(Spatial reasoning dataset excerpts)
★ ★ ★ ★ ★ ★ ★
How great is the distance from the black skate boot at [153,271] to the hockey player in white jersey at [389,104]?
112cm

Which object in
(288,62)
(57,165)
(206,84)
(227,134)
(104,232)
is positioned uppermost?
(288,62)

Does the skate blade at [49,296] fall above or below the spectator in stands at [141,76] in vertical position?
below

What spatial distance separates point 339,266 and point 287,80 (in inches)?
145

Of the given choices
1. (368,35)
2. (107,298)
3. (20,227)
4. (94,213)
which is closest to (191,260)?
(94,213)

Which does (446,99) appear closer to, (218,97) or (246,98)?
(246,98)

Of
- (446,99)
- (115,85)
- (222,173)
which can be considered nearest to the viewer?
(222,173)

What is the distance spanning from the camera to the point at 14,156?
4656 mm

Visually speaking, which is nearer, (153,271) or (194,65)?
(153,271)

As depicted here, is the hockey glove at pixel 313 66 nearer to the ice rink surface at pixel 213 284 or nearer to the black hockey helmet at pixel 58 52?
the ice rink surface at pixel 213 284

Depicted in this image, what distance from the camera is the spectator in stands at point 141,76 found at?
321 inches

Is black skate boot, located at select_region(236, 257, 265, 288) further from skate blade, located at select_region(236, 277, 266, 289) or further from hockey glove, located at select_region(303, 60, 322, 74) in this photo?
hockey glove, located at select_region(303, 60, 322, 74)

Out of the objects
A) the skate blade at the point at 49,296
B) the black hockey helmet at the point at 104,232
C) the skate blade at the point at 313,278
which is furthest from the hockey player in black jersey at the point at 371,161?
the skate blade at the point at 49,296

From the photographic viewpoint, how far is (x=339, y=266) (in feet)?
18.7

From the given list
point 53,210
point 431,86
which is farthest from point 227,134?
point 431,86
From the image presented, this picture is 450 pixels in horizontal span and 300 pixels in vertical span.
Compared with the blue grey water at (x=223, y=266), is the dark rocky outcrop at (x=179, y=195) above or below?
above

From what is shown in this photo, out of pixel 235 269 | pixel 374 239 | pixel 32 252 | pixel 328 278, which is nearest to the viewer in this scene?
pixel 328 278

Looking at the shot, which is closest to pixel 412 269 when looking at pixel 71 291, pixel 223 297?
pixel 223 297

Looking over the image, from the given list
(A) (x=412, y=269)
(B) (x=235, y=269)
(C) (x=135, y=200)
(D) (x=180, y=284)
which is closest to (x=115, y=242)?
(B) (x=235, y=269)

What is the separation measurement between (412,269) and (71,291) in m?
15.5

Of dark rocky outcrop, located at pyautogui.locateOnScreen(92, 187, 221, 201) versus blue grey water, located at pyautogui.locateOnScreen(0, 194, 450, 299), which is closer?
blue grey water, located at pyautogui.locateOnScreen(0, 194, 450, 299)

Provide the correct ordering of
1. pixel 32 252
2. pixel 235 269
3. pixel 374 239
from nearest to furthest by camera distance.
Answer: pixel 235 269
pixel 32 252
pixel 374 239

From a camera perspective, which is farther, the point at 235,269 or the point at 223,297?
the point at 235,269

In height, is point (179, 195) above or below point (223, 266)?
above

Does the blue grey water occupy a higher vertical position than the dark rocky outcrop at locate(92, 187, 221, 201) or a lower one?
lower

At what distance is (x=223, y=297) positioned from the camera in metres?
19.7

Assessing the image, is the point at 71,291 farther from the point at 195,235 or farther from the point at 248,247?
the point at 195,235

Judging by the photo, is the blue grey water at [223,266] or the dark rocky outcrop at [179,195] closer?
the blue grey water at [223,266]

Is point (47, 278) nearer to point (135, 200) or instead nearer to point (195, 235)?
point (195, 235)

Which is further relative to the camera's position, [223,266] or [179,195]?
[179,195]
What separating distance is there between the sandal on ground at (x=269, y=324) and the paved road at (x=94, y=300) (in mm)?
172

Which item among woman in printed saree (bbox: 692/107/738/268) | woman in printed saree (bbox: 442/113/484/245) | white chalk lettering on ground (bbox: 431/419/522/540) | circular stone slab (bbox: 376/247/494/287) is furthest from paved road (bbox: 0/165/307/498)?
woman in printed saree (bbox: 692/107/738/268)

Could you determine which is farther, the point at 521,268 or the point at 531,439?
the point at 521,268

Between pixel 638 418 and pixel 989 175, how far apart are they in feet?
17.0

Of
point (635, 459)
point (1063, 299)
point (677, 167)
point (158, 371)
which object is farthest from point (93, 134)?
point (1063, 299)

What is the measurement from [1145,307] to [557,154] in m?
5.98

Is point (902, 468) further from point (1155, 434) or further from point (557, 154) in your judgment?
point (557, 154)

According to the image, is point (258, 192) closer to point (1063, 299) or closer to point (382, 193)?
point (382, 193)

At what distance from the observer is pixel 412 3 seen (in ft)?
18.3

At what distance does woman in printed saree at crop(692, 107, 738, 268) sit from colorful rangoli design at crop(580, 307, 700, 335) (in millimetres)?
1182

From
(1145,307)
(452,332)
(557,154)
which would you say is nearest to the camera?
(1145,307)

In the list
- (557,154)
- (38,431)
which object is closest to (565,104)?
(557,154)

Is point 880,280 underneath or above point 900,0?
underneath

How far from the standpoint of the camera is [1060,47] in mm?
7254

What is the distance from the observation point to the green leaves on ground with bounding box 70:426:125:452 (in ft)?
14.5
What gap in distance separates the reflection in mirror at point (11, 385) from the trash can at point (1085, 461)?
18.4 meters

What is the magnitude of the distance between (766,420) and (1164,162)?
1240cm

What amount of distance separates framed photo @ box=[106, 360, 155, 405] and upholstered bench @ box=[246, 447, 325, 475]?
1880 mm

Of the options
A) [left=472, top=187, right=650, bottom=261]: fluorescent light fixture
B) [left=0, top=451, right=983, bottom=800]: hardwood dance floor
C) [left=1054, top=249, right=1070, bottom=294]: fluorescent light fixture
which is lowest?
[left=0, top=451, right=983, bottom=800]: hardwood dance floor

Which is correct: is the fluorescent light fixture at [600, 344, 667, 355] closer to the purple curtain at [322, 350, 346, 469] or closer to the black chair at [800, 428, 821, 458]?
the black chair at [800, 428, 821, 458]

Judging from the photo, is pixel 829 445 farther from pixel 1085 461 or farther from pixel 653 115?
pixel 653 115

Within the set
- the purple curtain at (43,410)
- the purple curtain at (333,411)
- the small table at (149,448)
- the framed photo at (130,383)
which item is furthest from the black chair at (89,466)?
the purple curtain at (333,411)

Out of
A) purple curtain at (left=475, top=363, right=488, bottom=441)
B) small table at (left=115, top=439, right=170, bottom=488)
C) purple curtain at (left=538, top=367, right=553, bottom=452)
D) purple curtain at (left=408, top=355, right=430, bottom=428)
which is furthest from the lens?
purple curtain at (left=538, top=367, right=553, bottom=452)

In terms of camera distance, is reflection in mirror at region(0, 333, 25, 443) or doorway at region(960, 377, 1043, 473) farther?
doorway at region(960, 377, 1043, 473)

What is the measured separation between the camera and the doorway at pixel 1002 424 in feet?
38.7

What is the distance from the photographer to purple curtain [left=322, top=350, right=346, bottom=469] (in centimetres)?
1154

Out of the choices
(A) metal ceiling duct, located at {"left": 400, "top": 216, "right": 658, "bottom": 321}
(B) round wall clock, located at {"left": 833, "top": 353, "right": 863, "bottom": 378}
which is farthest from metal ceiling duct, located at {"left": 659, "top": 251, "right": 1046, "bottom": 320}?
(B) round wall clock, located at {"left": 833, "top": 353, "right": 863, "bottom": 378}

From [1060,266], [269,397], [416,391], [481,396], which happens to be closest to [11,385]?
★ ★ ★ ★ ★ ★ ★
Please write out all the items above again, replacing each "spectator in stands" with "fan in the bleachers" and leaving everything else as it is.

Answer to this exercise:
How great is the distance from the black skate boot at [153,271] to the hockey player in white jersey at [389,104]?
112cm

Which object in
(288,62)
(57,165)
(206,84)
(227,134)
(104,232)
is positioned uppermost?
(288,62)

Does the skate blade at [49,296] fall above or below the fan in the bleachers at [141,76] in vertical position?
below

What spatial distance separates point 339,266 and point 287,80 (in inches)?
145

Of the given choices
1. (368,35)
2. (107,298)
3. (20,227)
4. (94,213)
which is closest to (191,260)?
(94,213)

Which does (446,99) appear closer to, (218,97) or (246,98)?
(246,98)

Of
- (446,99)
- (115,85)
- (222,173)
which can be considered nearest to the viewer?
(222,173)

What is the distance spanning from the camera to the point at 14,156?
4656 mm

Visually speaking, which is nearer, (153,271) or (194,65)?
(153,271)

As depicted here, is the hockey glove at pixel 313 66 nearer to the ice rink surface at pixel 213 284 or nearer to the black hockey helmet at pixel 58 52?
the ice rink surface at pixel 213 284

Depicted in this image, what distance from the camera is the fan in the bleachers at point 141,76 found at?
321 inches

Is black skate boot, located at select_region(236, 257, 265, 288) further from skate blade, located at select_region(236, 277, 266, 289) or further from hockey glove, located at select_region(303, 60, 322, 74) in this photo?
hockey glove, located at select_region(303, 60, 322, 74)

Out of the objects
A) the skate blade at the point at 49,296
B) the black hockey helmet at the point at 104,232
C) the skate blade at the point at 313,278
which is furthest from the hockey player in black jersey at the point at 371,161?
the skate blade at the point at 49,296

From the photographic viewpoint, how far is (x=339, y=266) (in feet)?
18.7

From the given list
point 53,210
point 431,86
which is farthest from point 227,134?
point 431,86
From the image presented, this picture is 450 pixels in horizontal span and 300 pixels in vertical span.
Compared with the blue grey water at (x=223, y=266), is the dark rocky outcrop at (x=179, y=195) above or below?
above

From what is shown in this photo, out of pixel 235 269 | pixel 374 239 | pixel 32 252 | pixel 328 278, which is nearest to the viewer in this scene?
pixel 328 278

Looking at the shot, which is closest to pixel 412 269 when looking at pixel 71 291, pixel 223 297?
pixel 223 297

Looking over the image, from the given list
(A) (x=412, y=269)
(B) (x=235, y=269)
(C) (x=135, y=200)
(D) (x=180, y=284)
which is closest to (x=115, y=242)?
(B) (x=235, y=269)

What is the separation measurement between (412,269) and (71,291) in m?
15.5

Of dark rocky outcrop, located at pyautogui.locateOnScreen(92, 187, 221, 201) versus blue grey water, located at pyautogui.locateOnScreen(0, 194, 450, 299), which is closer?
blue grey water, located at pyautogui.locateOnScreen(0, 194, 450, 299)

Provide the correct ordering of
1. pixel 32 252
2. pixel 235 269
3. pixel 374 239
from nearest to furthest by camera distance.
Answer: pixel 235 269
pixel 32 252
pixel 374 239

From a camera perspective, which is farther, the point at 235,269 or the point at 223,297?
the point at 235,269

In height, is point (179, 195) above or below point (223, 266)?
above

Does the blue grey water occupy a higher vertical position than the dark rocky outcrop at locate(92, 187, 221, 201) or a lower one?
lower

At what distance is (x=223, y=297) positioned from the camera in metres?
19.7

Assessing the image, is the point at 71,291 farther from the point at 195,235 or farther from the point at 248,247?
the point at 195,235

Judging by the photo, is the blue grey water at [223,266] or the dark rocky outcrop at [179,195] closer?
the blue grey water at [223,266]

Is point (47, 278) nearer to point (135, 200) or instead nearer to point (195, 235)?
point (195, 235)

Which is further relative to the camera's position, [223,266] or [179,195]?
[179,195]
What separating distance is there between the sandal on ground at (x=269, y=324) and the paved road at (x=94, y=300) (in mm)?
172

Which item among woman in printed saree (bbox: 692/107/738/268) | woman in printed saree (bbox: 442/113/484/245) | white chalk lettering on ground (bbox: 431/419/522/540) | circular stone slab (bbox: 376/247/494/287) is furthest from paved road (bbox: 0/165/307/498)?
woman in printed saree (bbox: 692/107/738/268)

Could you determine which is farther, the point at 521,268 or the point at 531,439?
the point at 521,268

Between pixel 638 418 and pixel 989 175, how far apart are they in feet?
17.0

Of
point (635, 459)
point (1063, 299)
point (677, 167)
point (158, 371)
which object is farthest from point (93, 134)?
point (1063, 299)

What is the measurement from [1145,307] to [557,154] in m?
5.98

Is point (902, 468) further from point (1155, 434) or further from point (557, 154) in your judgment?
point (557, 154)

According to the image, is point (258, 192) closer to point (1063, 299) or closer to point (382, 193)?
point (382, 193)

At what distance from the observer is pixel 412 3 seen (in ft)?
18.3

At what distance does woman in printed saree at crop(692, 107, 738, 268) sit from colorful rangoli design at crop(580, 307, 700, 335) (in millimetres)?
1182

From
(1145,307)
(452,332)
(557,154)
which would you say is nearest to the camera?
(1145,307)

In the list
- (557,154)
- (38,431)
which object is closest to (565,104)?
(557,154)

Is point 880,280 underneath or above point 900,0?
underneath

How far from the standpoint of the camera is [1060,47] in mm?
7254

What is the distance from the observation point to the green leaves on ground with bounding box 70:426:125:452 (in ft)?
14.5
What gap in distance separates the reflection in mirror at point (11, 385) from the trash can at point (1085, 461)?
18.4 meters

What is the magnitude of the distance between (766,420) and (1164,162)?
1240cm

What amount of distance separates framed photo @ box=[106, 360, 155, 405] and upholstered bench @ box=[246, 447, 325, 475]?
1880 mm

Of the options
A) [left=472, top=187, right=650, bottom=261]: fluorescent light fixture
B) [left=0, top=451, right=983, bottom=800]: hardwood dance floor
C) [left=1054, top=249, right=1070, bottom=294]: fluorescent light fixture
which is lowest?
[left=0, top=451, right=983, bottom=800]: hardwood dance floor

Which is correct: is the fluorescent light fixture at [600, 344, 667, 355] closer to the purple curtain at [322, 350, 346, 469] or closer to the black chair at [800, 428, 821, 458]?
the black chair at [800, 428, 821, 458]

Judging from the photo, is pixel 829 445 farther from pixel 1085 461 or farther from pixel 653 115?
pixel 653 115

Within the set
- the purple curtain at (43,410)
- the purple curtain at (333,411)
- the small table at (149,448)
- the framed photo at (130,383)
which item is furthest from the black chair at (89,466)?
the purple curtain at (333,411)

Out of
A) purple curtain at (left=475, top=363, right=488, bottom=441)
B) small table at (left=115, top=439, right=170, bottom=488)
C) purple curtain at (left=538, top=367, right=553, bottom=452)
D) purple curtain at (left=408, top=355, right=430, bottom=428)
which is furthest from the lens?
purple curtain at (left=538, top=367, right=553, bottom=452)

In terms of camera distance, is reflection in mirror at region(0, 333, 25, 443) or doorway at region(960, 377, 1043, 473) farther?
doorway at region(960, 377, 1043, 473)

What is the measured separation between the camera and the doorway at pixel 1002 424 in feet?
38.7

What is the distance from the photographer to purple curtain [left=322, top=350, right=346, bottom=469] (in centimetres)?
1154

Out of the choices
(A) metal ceiling duct, located at {"left": 400, "top": 216, "right": 658, "bottom": 321}
(B) round wall clock, located at {"left": 833, "top": 353, "right": 863, "bottom": 378}
which is farthest from metal ceiling duct, located at {"left": 659, "top": 251, "right": 1046, "bottom": 320}?
(B) round wall clock, located at {"left": 833, "top": 353, "right": 863, "bottom": 378}

From [1060,266], [269,397], [416,391], [481,396], which happens to be closest to [11,385]?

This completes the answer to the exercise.